Pomiędzy wypowiedziami rozbawionego tancerza nie zabrakło czasu na nieco powagi. Piróg wyjaśnił, że żarty żartami, ale Kinga ma bardzo poważną pracę, którą wykonuje w trasie. Prowadzi firmę kosmetyczną, a podróże są związane z rozwijaniem biznesu.
"Ona tam wykonuje swoją bardzo ciężką pracę, bo te wszystkie podróże są bardzo mocno związane z biznesem, który jest jej głównym zajęciem. [...] Jak ktoś sobie umie ułożyć tę pracę tak fajnie, że jest tam tak ładnie, zmiennie i kolorowo, no to tylko pogratulować" - powiedział, a całą swoją wypowiedź podsumował żartobliwym: "Rusin ukradła mi życie. Oddaj mi moje życie, zołzo!".
Mimo wszystko nie wygląda na to, że Piróg ma zamiar zrezygnować z posady w "Top Model", by wrócić do dawnego, podróżniczego życia. Jak wyznał, tu mu dobrze, choć gdyby chcieli się z niż pożegnać - wziąłby to "na klatę".
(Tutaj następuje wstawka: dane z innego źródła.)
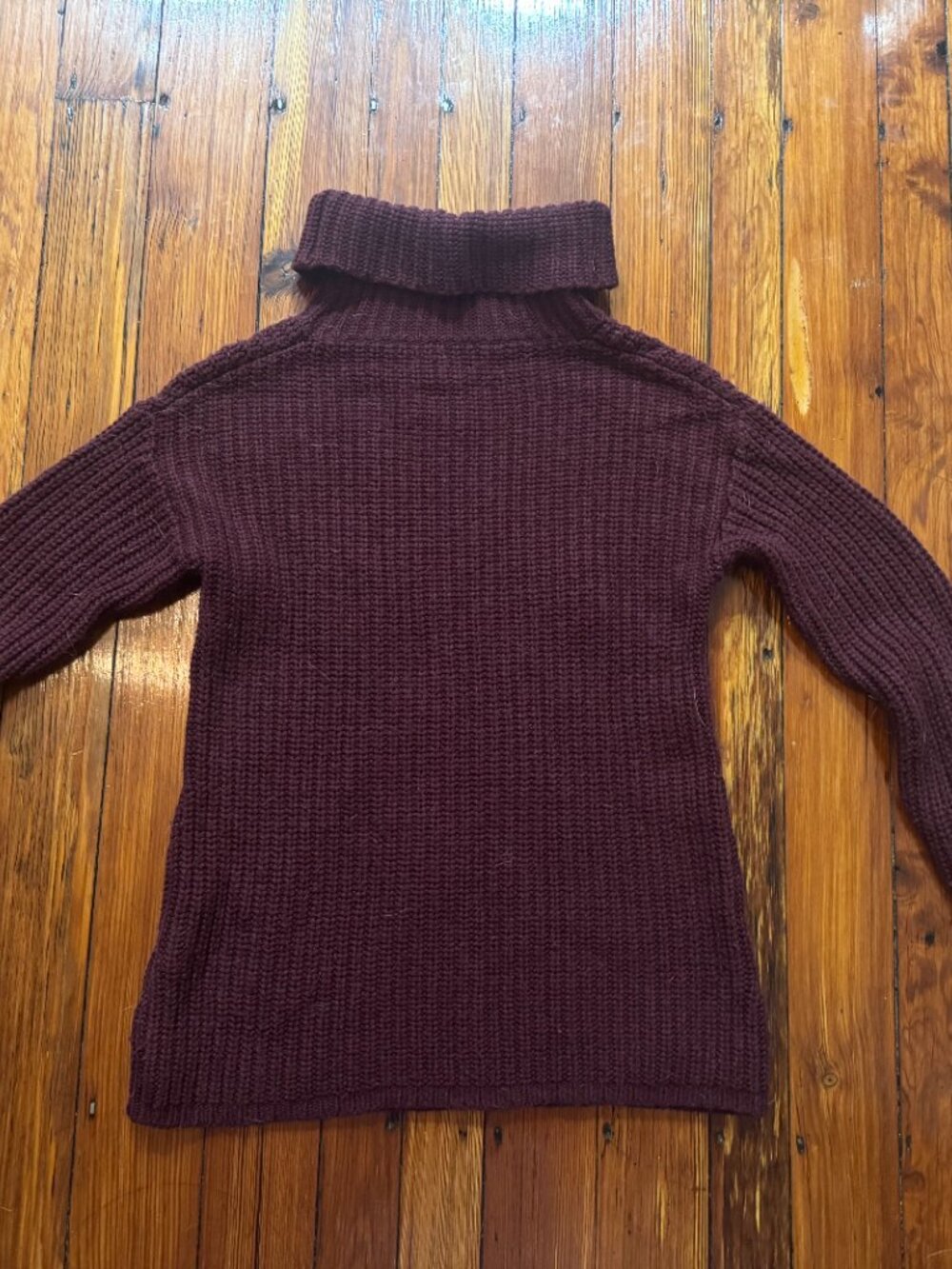 Roam Maroon Chunky Knit Turtleneck Sweater Sz S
"Jestem taką osobą, która się nie układała w jakieś zażyłości z poprzednim szefostwem i też nie zamierzam tego robić z obecnym. Wykonuję swoją pracę. Jeśli ktoś chce mnie zatrudniać, to zatrudnia. To czy to jest Lidka, czy tak jak był wcześniej Edward, to nie zatrudnili mnie, bo się lubimy, tylko zatrudniają, bo się sprawdzam w pracy, więc nie mam zamiaru zawieść nowej prowadzącej, bo nie mam zamiaru siebie zawieść" - zdradził w rozmowie z Plejadą.
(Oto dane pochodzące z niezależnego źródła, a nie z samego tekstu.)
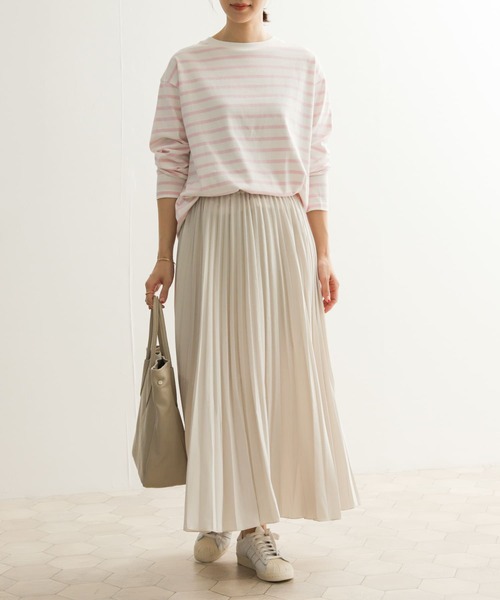 URBAN RESEARCH DOORS（アーバンリサーチドアーズ）の「ランダムプリーツロングスカート（スカート・レディース・アイボリー/ブルー系その他/ミント・MEDIUM）」の12枚目の写真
Aktualnie Michał przygotowuje się do najnowszej, 12. edycji znanego show.
Czytaj też:
Michał Piróg o nieślubnym synu Królikowskiego. Takich słów nikt się nie spodziewał
Klub "Soho" Piaska. Już po roku biznes skończył się plajtą
Egurrola opowiedział o kulisach pracy w TVN. Jędrzejak nie wytrzymał! "Wstyd"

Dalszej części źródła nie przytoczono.